Mitt Romney learned more than how to manage a household during those difficult days that his wife was battling MS. “My dad likes to fix things,” observes Tagg Romney, the Romneys’ eldest son. But Ann Romney’s MS, Tagg continues, was a situation where there was “nothing he could fix.”
After Mitt was tapped to rescue the Salt Lake City Olympics, they moved to Utah and Mitt kept up the family duties. He “juggled the household chores and running the Olympics. On his drive home, he would sometimes stop at Albertson’s, a grocery store in Park City, to pick up dinner.”
People ask me why I support Mitt Romney. It essentially boils down to the extremely rare combination of extraordinary competence and extraordinary character. Yes, I know, this is a family story shared in the midst of a campaign, but I’ve heard too many stories like these over the past nine years or so from friends of the Romneys — and even from detractors — to doubt that they point to the truth. Many wealthy and successful men would have said that their time is too valuable for these kinds of tasks. It makes no sense for them to spend hours on household chores when they could make thousands of dollars an hour and pay someone ten bucks an hour to do it for them. Such men — not evil men at all — would join their wives for doctor’s visits and moral support but would not take up the household chores when they could afford to pay others instead.
Stories like these matter, because this is not a game and it’s not a movie.

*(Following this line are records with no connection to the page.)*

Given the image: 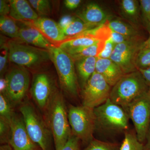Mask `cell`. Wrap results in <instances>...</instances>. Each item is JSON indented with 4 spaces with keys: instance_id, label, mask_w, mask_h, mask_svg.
<instances>
[{
    "instance_id": "cell-41",
    "label": "cell",
    "mask_w": 150,
    "mask_h": 150,
    "mask_svg": "<svg viewBox=\"0 0 150 150\" xmlns=\"http://www.w3.org/2000/svg\"><path fill=\"white\" fill-rule=\"evenodd\" d=\"M81 1V0H66L64 1V3L67 8L74 10L79 6Z\"/></svg>"
},
{
    "instance_id": "cell-42",
    "label": "cell",
    "mask_w": 150,
    "mask_h": 150,
    "mask_svg": "<svg viewBox=\"0 0 150 150\" xmlns=\"http://www.w3.org/2000/svg\"><path fill=\"white\" fill-rule=\"evenodd\" d=\"M6 81L5 78H1L0 79V92L1 93L6 94Z\"/></svg>"
},
{
    "instance_id": "cell-40",
    "label": "cell",
    "mask_w": 150,
    "mask_h": 150,
    "mask_svg": "<svg viewBox=\"0 0 150 150\" xmlns=\"http://www.w3.org/2000/svg\"><path fill=\"white\" fill-rule=\"evenodd\" d=\"M142 73L143 77L144 78L148 88V94L150 98V68L146 69L138 70Z\"/></svg>"
},
{
    "instance_id": "cell-37",
    "label": "cell",
    "mask_w": 150,
    "mask_h": 150,
    "mask_svg": "<svg viewBox=\"0 0 150 150\" xmlns=\"http://www.w3.org/2000/svg\"><path fill=\"white\" fill-rule=\"evenodd\" d=\"M140 39H141V38H140ZM110 39L112 40L113 43H115V45L124 43V42L129 41V40H135V39H131V38L126 37L124 35H121V34L118 33L114 32L112 30Z\"/></svg>"
},
{
    "instance_id": "cell-27",
    "label": "cell",
    "mask_w": 150,
    "mask_h": 150,
    "mask_svg": "<svg viewBox=\"0 0 150 150\" xmlns=\"http://www.w3.org/2000/svg\"><path fill=\"white\" fill-rule=\"evenodd\" d=\"M13 105L6 95L0 93V117L11 121L14 115Z\"/></svg>"
},
{
    "instance_id": "cell-3",
    "label": "cell",
    "mask_w": 150,
    "mask_h": 150,
    "mask_svg": "<svg viewBox=\"0 0 150 150\" xmlns=\"http://www.w3.org/2000/svg\"><path fill=\"white\" fill-rule=\"evenodd\" d=\"M96 130L108 133L127 131L129 127V115L126 110L108 99L93 109Z\"/></svg>"
},
{
    "instance_id": "cell-29",
    "label": "cell",
    "mask_w": 150,
    "mask_h": 150,
    "mask_svg": "<svg viewBox=\"0 0 150 150\" xmlns=\"http://www.w3.org/2000/svg\"><path fill=\"white\" fill-rule=\"evenodd\" d=\"M89 32L94 35L99 41H106L110 39L112 33L106 21L98 27L88 30Z\"/></svg>"
},
{
    "instance_id": "cell-4",
    "label": "cell",
    "mask_w": 150,
    "mask_h": 150,
    "mask_svg": "<svg viewBox=\"0 0 150 150\" xmlns=\"http://www.w3.org/2000/svg\"><path fill=\"white\" fill-rule=\"evenodd\" d=\"M48 51L62 89L69 95L76 96L79 83L74 60L67 52L56 45H52Z\"/></svg>"
},
{
    "instance_id": "cell-43",
    "label": "cell",
    "mask_w": 150,
    "mask_h": 150,
    "mask_svg": "<svg viewBox=\"0 0 150 150\" xmlns=\"http://www.w3.org/2000/svg\"><path fill=\"white\" fill-rule=\"evenodd\" d=\"M144 150H150V127L146 140V144L144 145Z\"/></svg>"
},
{
    "instance_id": "cell-14",
    "label": "cell",
    "mask_w": 150,
    "mask_h": 150,
    "mask_svg": "<svg viewBox=\"0 0 150 150\" xmlns=\"http://www.w3.org/2000/svg\"><path fill=\"white\" fill-rule=\"evenodd\" d=\"M23 23L38 30L54 45H57L67 39L59 23L51 19L39 17L33 21Z\"/></svg>"
},
{
    "instance_id": "cell-34",
    "label": "cell",
    "mask_w": 150,
    "mask_h": 150,
    "mask_svg": "<svg viewBox=\"0 0 150 150\" xmlns=\"http://www.w3.org/2000/svg\"><path fill=\"white\" fill-rule=\"evenodd\" d=\"M139 1L142 19L146 28L150 25V0H140Z\"/></svg>"
},
{
    "instance_id": "cell-35",
    "label": "cell",
    "mask_w": 150,
    "mask_h": 150,
    "mask_svg": "<svg viewBox=\"0 0 150 150\" xmlns=\"http://www.w3.org/2000/svg\"><path fill=\"white\" fill-rule=\"evenodd\" d=\"M115 44L110 39L105 41V46L103 51L98 56V58L101 59H110Z\"/></svg>"
},
{
    "instance_id": "cell-32",
    "label": "cell",
    "mask_w": 150,
    "mask_h": 150,
    "mask_svg": "<svg viewBox=\"0 0 150 150\" xmlns=\"http://www.w3.org/2000/svg\"><path fill=\"white\" fill-rule=\"evenodd\" d=\"M28 2L39 14L48 16L51 14V4L48 0H29Z\"/></svg>"
},
{
    "instance_id": "cell-17",
    "label": "cell",
    "mask_w": 150,
    "mask_h": 150,
    "mask_svg": "<svg viewBox=\"0 0 150 150\" xmlns=\"http://www.w3.org/2000/svg\"><path fill=\"white\" fill-rule=\"evenodd\" d=\"M10 12L9 16L15 20L22 22L33 21L39 16L28 1L10 0Z\"/></svg>"
},
{
    "instance_id": "cell-13",
    "label": "cell",
    "mask_w": 150,
    "mask_h": 150,
    "mask_svg": "<svg viewBox=\"0 0 150 150\" xmlns=\"http://www.w3.org/2000/svg\"><path fill=\"white\" fill-rule=\"evenodd\" d=\"M11 134L9 144L14 150H38L28 133L22 116L15 113L11 121Z\"/></svg>"
},
{
    "instance_id": "cell-22",
    "label": "cell",
    "mask_w": 150,
    "mask_h": 150,
    "mask_svg": "<svg viewBox=\"0 0 150 150\" xmlns=\"http://www.w3.org/2000/svg\"><path fill=\"white\" fill-rule=\"evenodd\" d=\"M122 15L134 25H138L140 19L139 1L136 0H122L120 2Z\"/></svg>"
},
{
    "instance_id": "cell-36",
    "label": "cell",
    "mask_w": 150,
    "mask_h": 150,
    "mask_svg": "<svg viewBox=\"0 0 150 150\" xmlns=\"http://www.w3.org/2000/svg\"><path fill=\"white\" fill-rule=\"evenodd\" d=\"M80 140L72 135L61 150H79Z\"/></svg>"
},
{
    "instance_id": "cell-2",
    "label": "cell",
    "mask_w": 150,
    "mask_h": 150,
    "mask_svg": "<svg viewBox=\"0 0 150 150\" xmlns=\"http://www.w3.org/2000/svg\"><path fill=\"white\" fill-rule=\"evenodd\" d=\"M148 92L144 78L139 70L123 75L112 87L109 99L126 110L134 100Z\"/></svg>"
},
{
    "instance_id": "cell-6",
    "label": "cell",
    "mask_w": 150,
    "mask_h": 150,
    "mask_svg": "<svg viewBox=\"0 0 150 150\" xmlns=\"http://www.w3.org/2000/svg\"><path fill=\"white\" fill-rule=\"evenodd\" d=\"M8 59L18 66L35 68L50 60L49 51L16 40L8 41Z\"/></svg>"
},
{
    "instance_id": "cell-1",
    "label": "cell",
    "mask_w": 150,
    "mask_h": 150,
    "mask_svg": "<svg viewBox=\"0 0 150 150\" xmlns=\"http://www.w3.org/2000/svg\"><path fill=\"white\" fill-rule=\"evenodd\" d=\"M46 123L54 138L56 150H61L73 135L64 98L57 91L46 111Z\"/></svg>"
},
{
    "instance_id": "cell-10",
    "label": "cell",
    "mask_w": 150,
    "mask_h": 150,
    "mask_svg": "<svg viewBox=\"0 0 150 150\" xmlns=\"http://www.w3.org/2000/svg\"><path fill=\"white\" fill-rule=\"evenodd\" d=\"M6 95L13 105L18 104L26 95L30 84V76L27 69L17 66L7 74Z\"/></svg>"
},
{
    "instance_id": "cell-33",
    "label": "cell",
    "mask_w": 150,
    "mask_h": 150,
    "mask_svg": "<svg viewBox=\"0 0 150 150\" xmlns=\"http://www.w3.org/2000/svg\"><path fill=\"white\" fill-rule=\"evenodd\" d=\"M9 58L8 41L1 36V54H0V72L2 74L5 70Z\"/></svg>"
},
{
    "instance_id": "cell-23",
    "label": "cell",
    "mask_w": 150,
    "mask_h": 150,
    "mask_svg": "<svg viewBox=\"0 0 150 150\" xmlns=\"http://www.w3.org/2000/svg\"><path fill=\"white\" fill-rule=\"evenodd\" d=\"M106 21L110 29L114 32L118 33L131 39L141 38L139 31L135 28L121 20L108 19Z\"/></svg>"
},
{
    "instance_id": "cell-30",
    "label": "cell",
    "mask_w": 150,
    "mask_h": 150,
    "mask_svg": "<svg viewBox=\"0 0 150 150\" xmlns=\"http://www.w3.org/2000/svg\"><path fill=\"white\" fill-rule=\"evenodd\" d=\"M11 134V121L0 117V142L2 144H9Z\"/></svg>"
},
{
    "instance_id": "cell-45",
    "label": "cell",
    "mask_w": 150,
    "mask_h": 150,
    "mask_svg": "<svg viewBox=\"0 0 150 150\" xmlns=\"http://www.w3.org/2000/svg\"><path fill=\"white\" fill-rule=\"evenodd\" d=\"M0 150H14L13 148L9 144H2L0 146Z\"/></svg>"
},
{
    "instance_id": "cell-16",
    "label": "cell",
    "mask_w": 150,
    "mask_h": 150,
    "mask_svg": "<svg viewBox=\"0 0 150 150\" xmlns=\"http://www.w3.org/2000/svg\"><path fill=\"white\" fill-rule=\"evenodd\" d=\"M76 16L85 23L94 27H98L108 19L106 13L96 3L88 4L80 10L78 11Z\"/></svg>"
},
{
    "instance_id": "cell-26",
    "label": "cell",
    "mask_w": 150,
    "mask_h": 150,
    "mask_svg": "<svg viewBox=\"0 0 150 150\" xmlns=\"http://www.w3.org/2000/svg\"><path fill=\"white\" fill-rule=\"evenodd\" d=\"M119 150H144V144L138 139L136 133L126 131Z\"/></svg>"
},
{
    "instance_id": "cell-28",
    "label": "cell",
    "mask_w": 150,
    "mask_h": 150,
    "mask_svg": "<svg viewBox=\"0 0 150 150\" xmlns=\"http://www.w3.org/2000/svg\"><path fill=\"white\" fill-rule=\"evenodd\" d=\"M136 66L138 70L150 68V48L144 46L143 44L137 55Z\"/></svg>"
},
{
    "instance_id": "cell-15",
    "label": "cell",
    "mask_w": 150,
    "mask_h": 150,
    "mask_svg": "<svg viewBox=\"0 0 150 150\" xmlns=\"http://www.w3.org/2000/svg\"><path fill=\"white\" fill-rule=\"evenodd\" d=\"M96 72L101 75L111 87L125 75L120 67L110 59L98 57Z\"/></svg>"
},
{
    "instance_id": "cell-38",
    "label": "cell",
    "mask_w": 150,
    "mask_h": 150,
    "mask_svg": "<svg viewBox=\"0 0 150 150\" xmlns=\"http://www.w3.org/2000/svg\"><path fill=\"white\" fill-rule=\"evenodd\" d=\"M10 12L9 2L4 0L0 1V15L1 16H8Z\"/></svg>"
},
{
    "instance_id": "cell-5",
    "label": "cell",
    "mask_w": 150,
    "mask_h": 150,
    "mask_svg": "<svg viewBox=\"0 0 150 150\" xmlns=\"http://www.w3.org/2000/svg\"><path fill=\"white\" fill-rule=\"evenodd\" d=\"M20 111L33 142L41 150H50L52 134L46 122L29 103L23 104L20 108Z\"/></svg>"
},
{
    "instance_id": "cell-12",
    "label": "cell",
    "mask_w": 150,
    "mask_h": 150,
    "mask_svg": "<svg viewBox=\"0 0 150 150\" xmlns=\"http://www.w3.org/2000/svg\"><path fill=\"white\" fill-rule=\"evenodd\" d=\"M57 91L50 76L44 73L34 75L30 93L40 110L46 112Z\"/></svg>"
},
{
    "instance_id": "cell-20",
    "label": "cell",
    "mask_w": 150,
    "mask_h": 150,
    "mask_svg": "<svg viewBox=\"0 0 150 150\" xmlns=\"http://www.w3.org/2000/svg\"><path fill=\"white\" fill-rule=\"evenodd\" d=\"M97 59V57H89L80 59L74 62L77 76L82 89L95 72Z\"/></svg>"
},
{
    "instance_id": "cell-24",
    "label": "cell",
    "mask_w": 150,
    "mask_h": 150,
    "mask_svg": "<svg viewBox=\"0 0 150 150\" xmlns=\"http://www.w3.org/2000/svg\"><path fill=\"white\" fill-rule=\"evenodd\" d=\"M95 28L96 27L85 23L80 19L77 18H75L70 24L62 30L67 39Z\"/></svg>"
},
{
    "instance_id": "cell-39",
    "label": "cell",
    "mask_w": 150,
    "mask_h": 150,
    "mask_svg": "<svg viewBox=\"0 0 150 150\" xmlns=\"http://www.w3.org/2000/svg\"><path fill=\"white\" fill-rule=\"evenodd\" d=\"M75 18L69 15H65L62 17L59 23V25L62 29L68 26L74 20Z\"/></svg>"
},
{
    "instance_id": "cell-9",
    "label": "cell",
    "mask_w": 150,
    "mask_h": 150,
    "mask_svg": "<svg viewBox=\"0 0 150 150\" xmlns=\"http://www.w3.org/2000/svg\"><path fill=\"white\" fill-rule=\"evenodd\" d=\"M111 87L95 72L82 89V105L94 109L103 104L109 98Z\"/></svg>"
},
{
    "instance_id": "cell-7",
    "label": "cell",
    "mask_w": 150,
    "mask_h": 150,
    "mask_svg": "<svg viewBox=\"0 0 150 150\" xmlns=\"http://www.w3.org/2000/svg\"><path fill=\"white\" fill-rule=\"evenodd\" d=\"M68 115L73 135L85 144H89L93 139L96 129L93 109L83 105H71Z\"/></svg>"
},
{
    "instance_id": "cell-11",
    "label": "cell",
    "mask_w": 150,
    "mask_h": 150,
    "mask_svg": "<svg viewBox=\"0 0 150 150\" xmlns=\"http://www.w3.org/2000/svg\"><path fill=\"white\" fill-rule=\"evenodd\" d=\"M144 42L141 38L115 45L110 59L120 67L124 74L138 70L136 60Z\"/></svg>"
},
{
    "instance_id": "cell-44",
    "label": "cell",
    "mask_w": 150,
    "mask_h": 150,
    "mask_svg": "<svg viewBox=\"0 0 150 150\" xmlns=\"http://www.w3.org/2000/svg\"><path fill=\"white\" fill-rule=\"evenodd\" d=\"M146 28L148 32H149V37L146 41H144L143 45L146 47L150 48V25H149Z\"/></svg>"
},
{
    "instance_id": "cell-8",
    "label": "cell",
    "mask_w": 150,
    "mask_h": 150,
    "mask_svg": "<svg viewBox=\"0 0 150 150\" xmlns=\"http://www.w3.org/2000/svg\"><path fill=\"white\" fill-rule=\"evenodd\" d=\"M126 111L134 124L138 139L144 144L150 127V98L148 93L134 100Z\"/></svg>"
},
{
    "instance_id": "cell-18",
    "label": "cell",
    "mask_w": 150,
    "mask_h": 150,
    "mask_svg": "<svg viewBox=\"0 0 150 150\" xmlns=\"http://www.w3.org/2000/svg\"><path fill=\"white\" fill-rule=\"evenodd\" d=\"M25 25L20 28L18 39L30 45L47 50L54 45L38 30L28 25Z\"/></svg>"
},
{
    "instance_id": "cell-25",
    "label": "cell",
    "mask_w": 150,
    "mask_h": 150,
    "mask_svg": "<svg viewBox=\"0 0 150 150\" xmlns=\"http://www.w3.org/2000/svg\"><path fill=\"white\" fill-rule=\"evenodd\" d=\"M0 29L3 34L14 38L18 39L20 28L15 20L10 16H1Z\"/></svg>"
},
{
    "instance_id": "cell-31",
    "label": "cell",
    "mask_w": 150,
    "mask_h": 150,
    "mask_svg": "<svg viewBox=\"0 0 150 150\" xmlns=\"http://www.w3.org/2000/svg\"><path fill=\"white\" fill-rule=\"evenodd\" d=\"M119 148L116 144L93 139L83 150H119Z\"/></svg>"
},
{
    "instance_id": "cell-19",
    "label": "cell",
    "mask_w": 150,
    "mask_h": 150,
    "mask_svg": "<svg viewBox=\"0 0 150 150\" xmlns=\"http://www.w3.org/2000/svg\"><path fill=\"white\" fill-rule=\"evenodd\" d=\"M99 41L88 30L74 37L67 38L56 46L66 51L91 46Z\"/></svg>"
},
{
    "instance_id": "cell-21",
    "label": "cell",
    "mask_w": 150,
    "mask_h": 150,
    "mask_svg": "<svg viewBox=\"0 0 150 150\" xmlns=\"http://www.w3.org/2000/svg\"><path fill=\"white\" fill-rule=\"evenodd\" d=\"M105 43V41H100L91 46L68 50L65 52L71 56L74 62L87 57H98L104 49Z\"/></svg>"
}]
</instances>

These are very real people who have to confront the very real problems facing our nation. Mitt’s political philosophy matters, his positions matter, to be sure. But you have to trust the person — and I trust the character of Mitt Romney, in part because I see what a great father and husband he has been. If you cannot be faithful with little, you will not be faithful with much.
So what kind of man is Mitt Romney? The kind of man who, though a great leader in businesses and board rooms, humbled himself and served his wife in simple ways when she was ill. The kind of men who could have paid others to do everything, but who thought it better to do the grocery shopping and wash the laundry and cook the meals himself. Mitt’s love for Ann shines through. This is a great scene, and worthy of a First Family:
Mitt Romney nominated his wife — without telling her — to carry the Olympic torch, citing her as his personal hero. It would be an arduous task for her: Those who carry the Olympic torch run for a quarter-mile before relaying the torch to the next person. For weeks beforehand, Romney practiced, building up her strength.“She was able to jog the whole thing,” remembers Josh Romney, who was there with her, running alongside his mom.
“I literally ran,” Romney says, describing how she carried the torch, with friends and some of her sons present. “My kids were all surrounding me,” she says. “And they were all crying because they knew what a miracle it was that I came [to Utah] barely able to walk and now [here] I was, three years later, torch in hand, the Olympics were a success, I was back on track, I was regaining my strength, and off I ran with this torch into the city.”